BRIEF: Please restate, exactly as they appear, only the lines from the one that contains "Portrait de bébé hérisson mignon" to the final line of the entries, with no pictures.
Top of THE INPUT
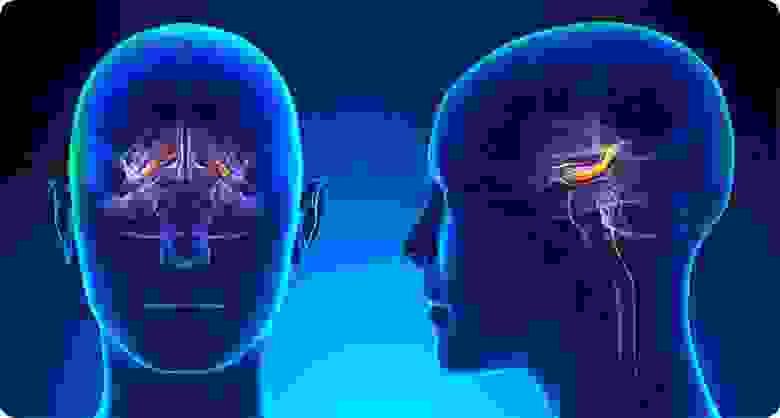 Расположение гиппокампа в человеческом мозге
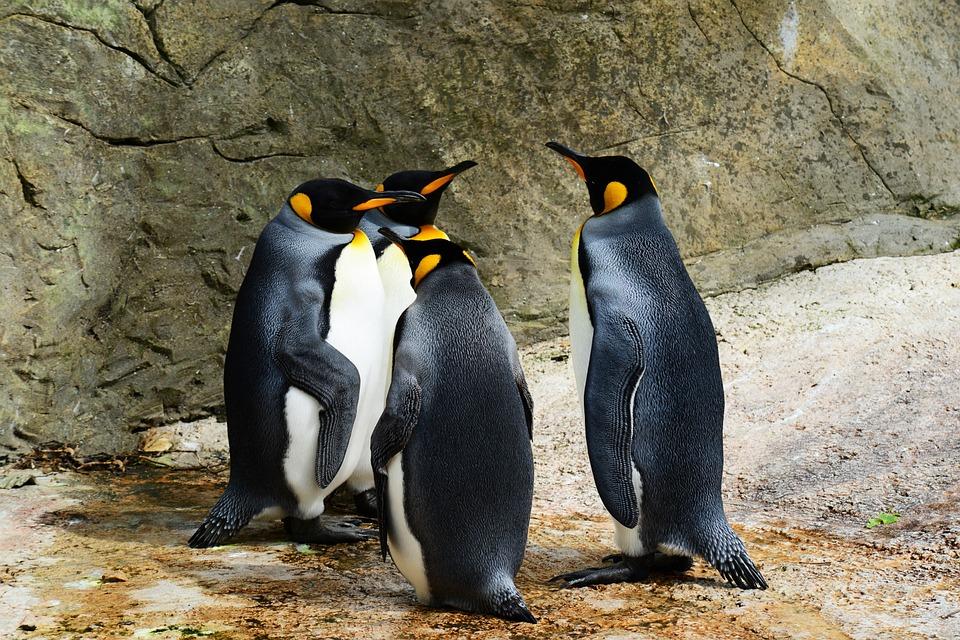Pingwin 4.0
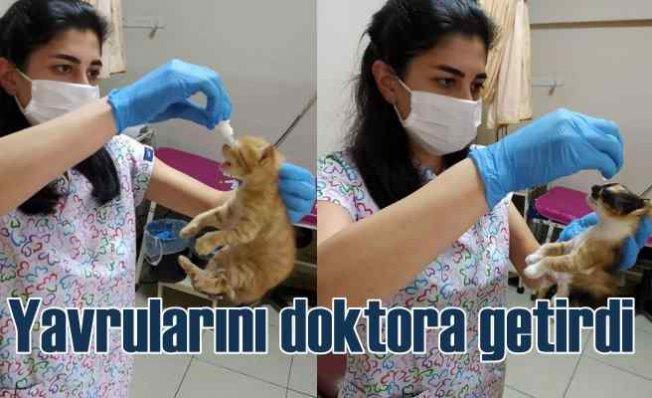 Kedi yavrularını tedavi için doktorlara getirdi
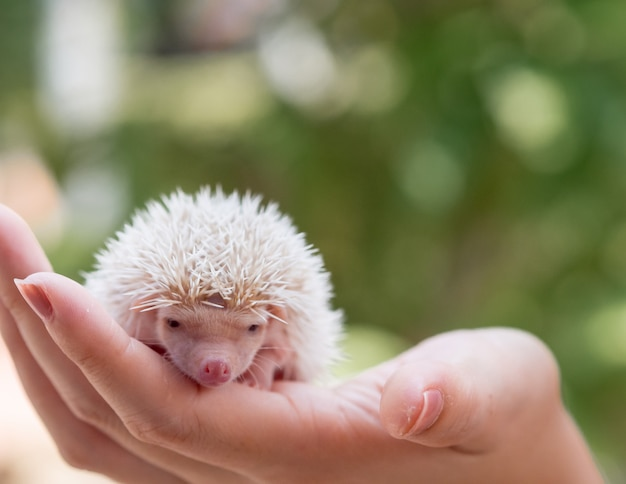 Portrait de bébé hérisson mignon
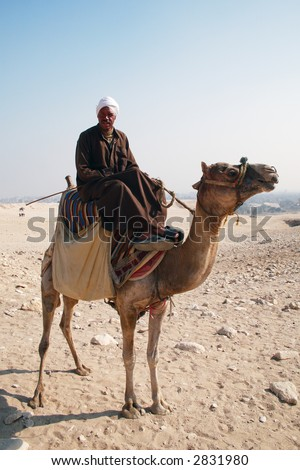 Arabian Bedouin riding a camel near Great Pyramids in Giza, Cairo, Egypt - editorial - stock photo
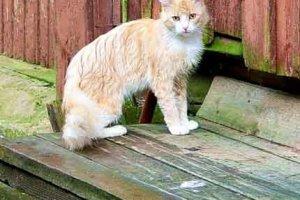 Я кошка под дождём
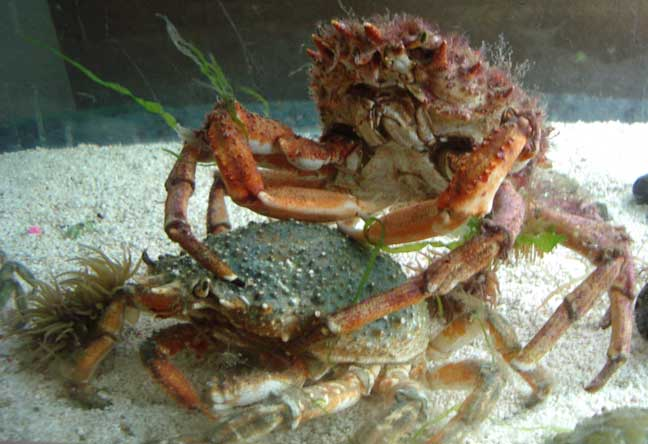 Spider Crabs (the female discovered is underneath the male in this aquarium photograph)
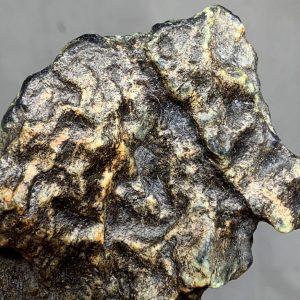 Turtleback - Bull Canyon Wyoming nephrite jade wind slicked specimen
Bottom of THE INPUT
PROBLEM SOLUTION:
 Portrait de bébé hérisson mignon
 Arabian Bedouin riding a camel near Great Pyramids in Giza, Cairo, Egypt - editorial - stock photo
 Я кошка под дождём
 Spider Crabs (the female discovered is underneath the male in this aquarium photograph)
 Turtleback - Bull Canyon Wyoming nephrite jade wind slicked specimen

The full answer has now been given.